### What this task involves
From the listing below, pick out and copy every line containing the word "brown".

### Materials provided
⁂
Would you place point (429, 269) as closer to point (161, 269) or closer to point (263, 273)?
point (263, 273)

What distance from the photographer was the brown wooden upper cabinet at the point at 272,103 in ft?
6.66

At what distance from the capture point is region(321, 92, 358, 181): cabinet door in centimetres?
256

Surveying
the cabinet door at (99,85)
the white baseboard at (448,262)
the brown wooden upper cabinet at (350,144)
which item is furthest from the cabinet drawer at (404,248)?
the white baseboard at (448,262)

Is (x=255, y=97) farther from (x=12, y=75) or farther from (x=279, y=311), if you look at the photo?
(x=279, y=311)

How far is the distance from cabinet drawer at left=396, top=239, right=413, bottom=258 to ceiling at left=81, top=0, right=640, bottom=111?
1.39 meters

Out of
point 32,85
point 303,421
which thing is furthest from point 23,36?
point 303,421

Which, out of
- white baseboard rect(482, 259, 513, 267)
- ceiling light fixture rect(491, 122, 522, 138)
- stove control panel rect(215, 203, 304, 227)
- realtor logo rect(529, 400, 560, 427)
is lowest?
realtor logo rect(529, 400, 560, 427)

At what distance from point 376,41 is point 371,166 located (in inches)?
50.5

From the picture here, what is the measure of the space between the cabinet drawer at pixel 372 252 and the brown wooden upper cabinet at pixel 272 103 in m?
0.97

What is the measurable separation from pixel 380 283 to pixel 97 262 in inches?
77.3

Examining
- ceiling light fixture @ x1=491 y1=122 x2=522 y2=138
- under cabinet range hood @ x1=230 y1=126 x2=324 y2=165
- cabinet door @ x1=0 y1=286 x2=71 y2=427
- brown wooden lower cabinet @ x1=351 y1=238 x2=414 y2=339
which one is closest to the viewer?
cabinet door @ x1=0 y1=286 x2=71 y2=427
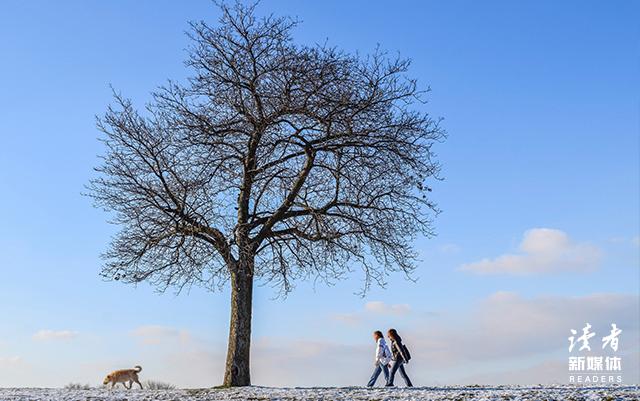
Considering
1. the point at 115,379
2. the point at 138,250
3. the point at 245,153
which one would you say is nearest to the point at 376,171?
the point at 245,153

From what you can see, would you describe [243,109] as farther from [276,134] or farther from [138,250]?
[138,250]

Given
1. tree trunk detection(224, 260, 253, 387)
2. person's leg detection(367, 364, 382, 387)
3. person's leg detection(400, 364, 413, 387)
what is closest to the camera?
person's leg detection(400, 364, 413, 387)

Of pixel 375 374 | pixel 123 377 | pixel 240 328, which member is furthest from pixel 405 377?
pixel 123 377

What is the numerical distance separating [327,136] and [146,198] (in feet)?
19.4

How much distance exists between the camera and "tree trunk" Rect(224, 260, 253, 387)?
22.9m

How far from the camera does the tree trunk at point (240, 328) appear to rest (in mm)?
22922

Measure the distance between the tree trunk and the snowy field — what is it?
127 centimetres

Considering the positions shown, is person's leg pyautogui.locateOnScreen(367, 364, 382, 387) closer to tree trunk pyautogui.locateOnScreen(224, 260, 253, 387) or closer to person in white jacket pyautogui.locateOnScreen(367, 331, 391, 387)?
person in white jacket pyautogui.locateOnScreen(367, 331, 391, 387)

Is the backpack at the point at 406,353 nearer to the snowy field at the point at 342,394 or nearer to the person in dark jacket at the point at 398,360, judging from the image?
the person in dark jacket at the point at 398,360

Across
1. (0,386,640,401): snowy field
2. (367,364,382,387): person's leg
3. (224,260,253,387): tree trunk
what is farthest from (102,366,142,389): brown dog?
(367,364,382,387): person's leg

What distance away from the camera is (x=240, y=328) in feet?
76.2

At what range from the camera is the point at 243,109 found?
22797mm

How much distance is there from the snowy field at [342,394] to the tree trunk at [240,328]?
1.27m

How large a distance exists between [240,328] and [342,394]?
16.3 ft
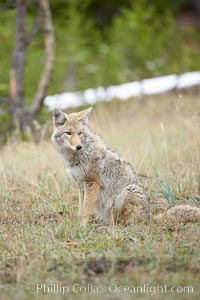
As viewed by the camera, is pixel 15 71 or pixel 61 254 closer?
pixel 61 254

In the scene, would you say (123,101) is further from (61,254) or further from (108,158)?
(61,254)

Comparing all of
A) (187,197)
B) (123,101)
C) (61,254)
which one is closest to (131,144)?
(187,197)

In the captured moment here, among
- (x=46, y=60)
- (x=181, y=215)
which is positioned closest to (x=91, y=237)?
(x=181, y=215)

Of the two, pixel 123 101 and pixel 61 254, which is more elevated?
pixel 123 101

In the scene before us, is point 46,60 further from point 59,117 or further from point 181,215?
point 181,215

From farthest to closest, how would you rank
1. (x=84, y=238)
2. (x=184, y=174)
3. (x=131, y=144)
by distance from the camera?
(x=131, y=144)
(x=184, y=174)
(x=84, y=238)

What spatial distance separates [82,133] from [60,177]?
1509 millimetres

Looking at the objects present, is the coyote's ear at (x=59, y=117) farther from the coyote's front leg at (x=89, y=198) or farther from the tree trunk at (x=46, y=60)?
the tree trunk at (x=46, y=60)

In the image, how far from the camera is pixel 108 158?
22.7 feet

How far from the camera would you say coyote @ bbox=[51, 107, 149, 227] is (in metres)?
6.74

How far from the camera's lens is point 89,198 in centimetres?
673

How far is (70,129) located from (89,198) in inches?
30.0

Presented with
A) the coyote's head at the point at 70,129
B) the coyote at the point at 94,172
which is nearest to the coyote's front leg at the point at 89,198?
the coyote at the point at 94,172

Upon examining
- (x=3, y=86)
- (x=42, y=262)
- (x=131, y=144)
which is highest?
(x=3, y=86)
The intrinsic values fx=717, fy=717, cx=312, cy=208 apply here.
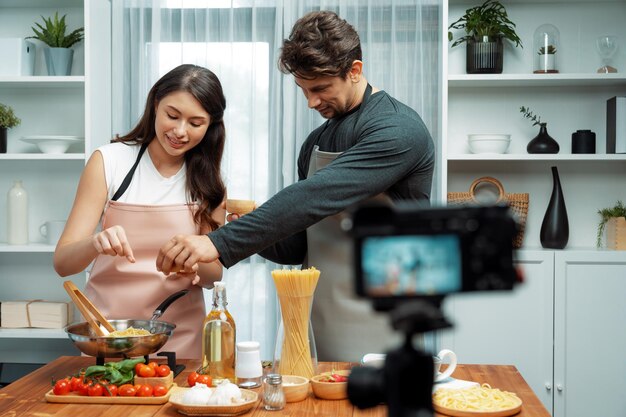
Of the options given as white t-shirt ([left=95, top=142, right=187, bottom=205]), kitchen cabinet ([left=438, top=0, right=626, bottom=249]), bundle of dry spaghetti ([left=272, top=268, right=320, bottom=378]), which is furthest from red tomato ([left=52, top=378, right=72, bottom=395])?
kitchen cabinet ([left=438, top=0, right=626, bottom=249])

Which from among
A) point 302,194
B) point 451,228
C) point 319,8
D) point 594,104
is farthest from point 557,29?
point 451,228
⁂
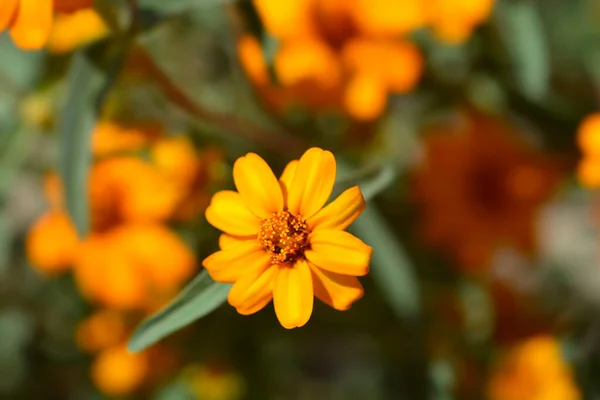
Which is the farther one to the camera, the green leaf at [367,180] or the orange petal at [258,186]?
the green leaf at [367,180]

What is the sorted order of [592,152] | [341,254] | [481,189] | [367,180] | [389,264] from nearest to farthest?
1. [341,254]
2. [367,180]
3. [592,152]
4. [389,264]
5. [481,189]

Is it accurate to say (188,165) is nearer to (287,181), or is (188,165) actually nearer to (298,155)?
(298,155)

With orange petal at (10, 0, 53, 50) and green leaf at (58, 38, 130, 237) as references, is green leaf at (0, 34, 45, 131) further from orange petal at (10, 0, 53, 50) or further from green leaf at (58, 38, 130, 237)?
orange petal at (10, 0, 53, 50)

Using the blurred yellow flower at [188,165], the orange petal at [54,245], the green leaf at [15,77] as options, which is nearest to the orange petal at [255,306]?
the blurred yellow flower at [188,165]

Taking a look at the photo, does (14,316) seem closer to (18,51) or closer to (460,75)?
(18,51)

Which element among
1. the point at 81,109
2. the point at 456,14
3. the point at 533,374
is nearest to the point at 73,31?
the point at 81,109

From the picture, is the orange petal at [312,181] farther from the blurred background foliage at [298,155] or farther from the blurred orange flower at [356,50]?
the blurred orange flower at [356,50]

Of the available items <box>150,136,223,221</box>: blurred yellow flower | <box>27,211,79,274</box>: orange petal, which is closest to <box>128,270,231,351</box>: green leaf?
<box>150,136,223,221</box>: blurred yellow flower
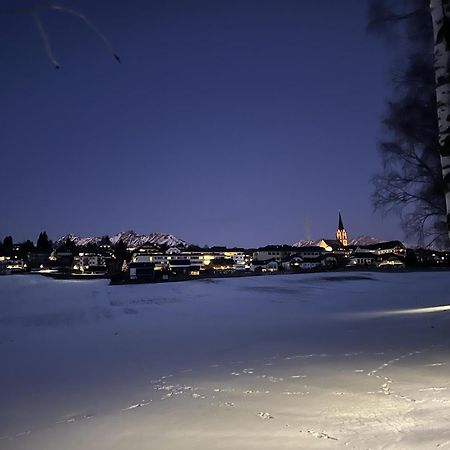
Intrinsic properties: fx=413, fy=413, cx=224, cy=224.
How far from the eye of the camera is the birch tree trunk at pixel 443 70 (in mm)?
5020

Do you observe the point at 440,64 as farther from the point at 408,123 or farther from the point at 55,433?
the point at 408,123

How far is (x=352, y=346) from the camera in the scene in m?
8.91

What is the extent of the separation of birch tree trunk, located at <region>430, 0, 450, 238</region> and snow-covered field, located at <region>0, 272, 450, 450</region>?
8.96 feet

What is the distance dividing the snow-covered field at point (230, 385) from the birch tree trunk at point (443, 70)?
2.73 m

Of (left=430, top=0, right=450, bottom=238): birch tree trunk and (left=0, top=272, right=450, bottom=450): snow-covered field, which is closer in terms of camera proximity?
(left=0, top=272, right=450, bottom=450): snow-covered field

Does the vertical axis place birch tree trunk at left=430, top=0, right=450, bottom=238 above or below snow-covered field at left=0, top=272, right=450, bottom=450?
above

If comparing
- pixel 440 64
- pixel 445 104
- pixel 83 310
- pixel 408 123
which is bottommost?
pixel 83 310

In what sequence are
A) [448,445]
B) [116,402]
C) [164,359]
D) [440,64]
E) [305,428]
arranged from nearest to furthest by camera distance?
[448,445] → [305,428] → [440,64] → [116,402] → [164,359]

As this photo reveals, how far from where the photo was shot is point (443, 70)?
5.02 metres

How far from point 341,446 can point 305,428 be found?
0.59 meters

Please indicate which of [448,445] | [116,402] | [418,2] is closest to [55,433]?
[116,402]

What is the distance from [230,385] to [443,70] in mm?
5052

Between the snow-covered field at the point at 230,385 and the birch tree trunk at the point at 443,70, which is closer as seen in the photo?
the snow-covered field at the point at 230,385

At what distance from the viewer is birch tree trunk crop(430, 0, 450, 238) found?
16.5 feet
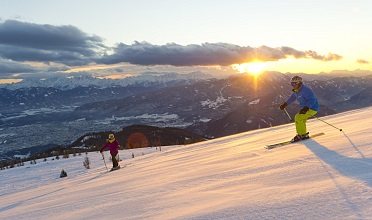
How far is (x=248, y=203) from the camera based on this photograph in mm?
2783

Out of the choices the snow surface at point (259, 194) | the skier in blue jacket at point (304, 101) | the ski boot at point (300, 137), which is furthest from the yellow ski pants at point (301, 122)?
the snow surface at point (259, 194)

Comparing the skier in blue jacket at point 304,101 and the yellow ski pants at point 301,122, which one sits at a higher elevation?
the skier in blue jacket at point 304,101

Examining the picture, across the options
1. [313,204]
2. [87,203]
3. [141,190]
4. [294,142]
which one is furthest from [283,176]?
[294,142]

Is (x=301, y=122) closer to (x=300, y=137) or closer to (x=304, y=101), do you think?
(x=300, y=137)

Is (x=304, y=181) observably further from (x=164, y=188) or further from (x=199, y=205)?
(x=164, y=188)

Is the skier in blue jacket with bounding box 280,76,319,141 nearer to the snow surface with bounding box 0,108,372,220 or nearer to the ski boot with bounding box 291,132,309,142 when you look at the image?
⁂
### Complete output
What distance from the photographer was the brown wooden upper cabinet at the point at 272,103 in ft?
the brown wooden upper cabinet at (350,144)
From the picture here, what is the measure of the space between the cabinet drawer at pixel 372 252 and the brown wooden upper cabinet at pixel 272 103 in m?
- brown wooden lower cabinet @ x1=351 y1=238 x2=414 y2=339
what is farthest from (102,366,142,389): brown dog?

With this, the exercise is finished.